1. Ensure there is an ongoing review during each assignment

The individuals involved in the assignment should discuss progress to date and what they could do better before planning the next phase.

2. Conduct a post-assignment review between the team and the client

Whenever possible, a post-assignment review should include the whole team (including the client’s team). When it isn’t possible, the client’s feedback should be discussed by the team and used to determine how to do better next time.

3. Encourage views to be shared on the contribution of each team member, including partners

An open sharing of views is often very difficult in a law firm because of the hierarchies in place. As a result, it is often best to start this process using a structured instrument, like a 360-degree feedback mechanism. The key is to introduce the instrument as a means to help improve the individual’s and firm’s performance.
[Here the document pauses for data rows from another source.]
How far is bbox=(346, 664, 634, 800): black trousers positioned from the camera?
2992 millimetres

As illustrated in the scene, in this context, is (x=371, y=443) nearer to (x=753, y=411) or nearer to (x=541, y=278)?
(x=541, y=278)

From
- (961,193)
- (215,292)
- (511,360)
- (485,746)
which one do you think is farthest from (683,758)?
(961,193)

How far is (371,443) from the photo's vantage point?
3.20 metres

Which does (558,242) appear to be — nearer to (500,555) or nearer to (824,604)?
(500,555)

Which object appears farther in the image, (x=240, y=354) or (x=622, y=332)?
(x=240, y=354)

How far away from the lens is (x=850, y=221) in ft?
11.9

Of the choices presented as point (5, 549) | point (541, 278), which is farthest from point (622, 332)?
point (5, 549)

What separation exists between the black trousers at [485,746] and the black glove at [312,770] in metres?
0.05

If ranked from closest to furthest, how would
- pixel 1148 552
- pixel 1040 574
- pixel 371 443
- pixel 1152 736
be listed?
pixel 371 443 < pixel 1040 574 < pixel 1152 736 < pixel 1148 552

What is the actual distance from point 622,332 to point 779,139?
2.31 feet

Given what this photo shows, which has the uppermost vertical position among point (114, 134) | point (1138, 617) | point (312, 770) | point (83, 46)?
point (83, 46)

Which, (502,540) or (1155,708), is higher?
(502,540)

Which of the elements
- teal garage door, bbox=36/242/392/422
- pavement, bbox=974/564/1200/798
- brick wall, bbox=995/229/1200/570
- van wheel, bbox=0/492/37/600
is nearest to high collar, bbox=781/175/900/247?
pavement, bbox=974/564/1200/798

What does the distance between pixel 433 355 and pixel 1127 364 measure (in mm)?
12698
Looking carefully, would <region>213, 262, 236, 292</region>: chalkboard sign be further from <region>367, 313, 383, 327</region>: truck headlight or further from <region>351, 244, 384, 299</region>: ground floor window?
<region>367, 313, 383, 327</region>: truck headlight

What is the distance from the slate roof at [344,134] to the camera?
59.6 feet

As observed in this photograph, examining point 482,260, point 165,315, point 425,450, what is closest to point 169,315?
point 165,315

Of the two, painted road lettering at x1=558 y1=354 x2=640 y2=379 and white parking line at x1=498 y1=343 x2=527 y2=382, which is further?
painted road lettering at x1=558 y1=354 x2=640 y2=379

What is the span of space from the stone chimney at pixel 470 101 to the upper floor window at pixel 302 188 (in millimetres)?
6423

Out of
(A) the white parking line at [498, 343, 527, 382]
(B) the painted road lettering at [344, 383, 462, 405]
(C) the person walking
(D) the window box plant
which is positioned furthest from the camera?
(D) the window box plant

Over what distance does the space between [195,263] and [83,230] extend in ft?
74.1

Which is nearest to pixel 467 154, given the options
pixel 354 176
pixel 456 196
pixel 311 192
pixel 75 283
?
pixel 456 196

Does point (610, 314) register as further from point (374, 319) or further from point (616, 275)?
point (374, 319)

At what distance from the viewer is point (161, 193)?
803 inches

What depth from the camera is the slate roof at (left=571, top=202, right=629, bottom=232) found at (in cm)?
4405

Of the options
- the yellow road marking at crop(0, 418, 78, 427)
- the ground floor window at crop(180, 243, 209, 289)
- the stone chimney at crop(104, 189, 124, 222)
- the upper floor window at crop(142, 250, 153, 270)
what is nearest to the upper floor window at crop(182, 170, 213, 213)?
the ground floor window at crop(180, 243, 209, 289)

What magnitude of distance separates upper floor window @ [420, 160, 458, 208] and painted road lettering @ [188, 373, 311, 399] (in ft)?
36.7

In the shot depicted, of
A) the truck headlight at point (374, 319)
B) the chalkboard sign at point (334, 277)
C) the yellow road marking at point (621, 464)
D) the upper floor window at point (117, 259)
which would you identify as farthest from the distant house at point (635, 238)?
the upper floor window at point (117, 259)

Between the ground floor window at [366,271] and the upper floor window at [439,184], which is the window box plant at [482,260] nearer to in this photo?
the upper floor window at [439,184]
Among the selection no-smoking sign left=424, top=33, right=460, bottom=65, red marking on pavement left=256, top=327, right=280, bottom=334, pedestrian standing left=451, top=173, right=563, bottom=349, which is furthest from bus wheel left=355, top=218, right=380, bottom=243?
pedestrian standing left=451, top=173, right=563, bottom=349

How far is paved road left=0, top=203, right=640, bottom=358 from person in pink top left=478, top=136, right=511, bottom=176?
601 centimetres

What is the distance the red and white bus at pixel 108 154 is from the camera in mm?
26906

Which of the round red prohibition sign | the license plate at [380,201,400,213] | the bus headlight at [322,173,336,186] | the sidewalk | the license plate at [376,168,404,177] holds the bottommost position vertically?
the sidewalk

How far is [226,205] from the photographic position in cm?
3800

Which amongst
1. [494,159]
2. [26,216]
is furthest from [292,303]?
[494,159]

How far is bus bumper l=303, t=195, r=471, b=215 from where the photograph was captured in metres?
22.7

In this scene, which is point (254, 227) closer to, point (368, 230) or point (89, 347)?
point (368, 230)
It must never be seen as an opportunity to complain or victimise.

4. Form an agreement on the firm’s values and acceptable behaviour

Agreeing on the firm’s values and what is acceptable behaviour within that framework can be a lengthy task given the need for everyone in the firm to be involved, but it’s a critical one. Without a clear view of what is acceptable, it’s impossible to hold people accountable.
For example, occasionally there are situations when a partner has clearly done something that they shouldn’t have – only for the other partners to ignore what has happened. If firms are really going to change behaviours, everyone must take personal responsibility for helping their colleagues do what is right and to continue to do what is right.

5. Ensure one of the firm’s values is ‘to be the best at everything we do’

Making high performance a reality is key to engaging people with new methods of learning. One way to achieve that is to get appropriate teams together to decide what ‘the best’ means for them and then, critically, to get that best practice communicated as quickly as possible to save people from reinventing the wheel.

There is also something symbolic about speed. Speed is a driver of change, of doing things now, not later. A willingness to accept second best is severely challenged in firms incorporate speed into their vocabulary and behaviour. Speed drives an impatience, an unwillingness to tolerate the mediocre.

6. Conduct an annual appraisal of each individual’s professional development plans

How individuals are going to enhance their capabilities should be a part of annual appraisal meetings. Each individual should have to answer the following questions (which were first posed by management expert David Maister):

  • In what way are you personally more valuable in the marketplace than last year?
  • What are your plans to make yourself more valuable in the marketplace?
  • What specific skills do you plan to acquire or enhance in the next year?

7. Ensure people attending conferences or training programmes report back

After attending conferences or training programmes, people should share what they have seen, heard and understood with other people in the firm, who would benefit.

8. Discuss the purpose of the training programme and how to apply the learning

Put in place a process to ensure that, before people attend a structured training programme, they have a conversation about its purpose. After the training, they should discuss what they have learned and how they will apply the learning.

Institutionalising learning

Our work over the past 20 years with firms across the world has continually demonstrated that those firms in which people actively reflect on what they do and, critically, learn from it (and make sure others do, too) are more successful than those that don’t. In short, informal learning is institutionalised and being the best drives what they do.

Rob’s research into what differentiates truly successful managing partners from their peers has identified a drive to be the best as one of the true differentiators. To us, it’s a ‘no-brainer’. It should also be to every managing partner, in every firm, everywhere.